▶ What you need to do: Would you return the entries exactly, with every line intact?

[[ Recorded information open ]]

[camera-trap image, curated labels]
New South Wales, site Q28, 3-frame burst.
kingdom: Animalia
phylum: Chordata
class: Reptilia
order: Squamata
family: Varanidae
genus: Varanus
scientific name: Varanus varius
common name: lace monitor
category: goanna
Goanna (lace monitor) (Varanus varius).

[[ Recorded information closed ]]

▶ Answer section:
[camera-trap image, curated labels]
New South Wales, site Q28, 3-frame burst.
kingdom: Animalia
phylum: Chordata
class: Reptilia
order: Squamata
family: Varanidae
genus: Varanus
scientific name: Varanus varius
common name: lace monitor
category: goanna
Goanna (lace monitor) (Varanus varius).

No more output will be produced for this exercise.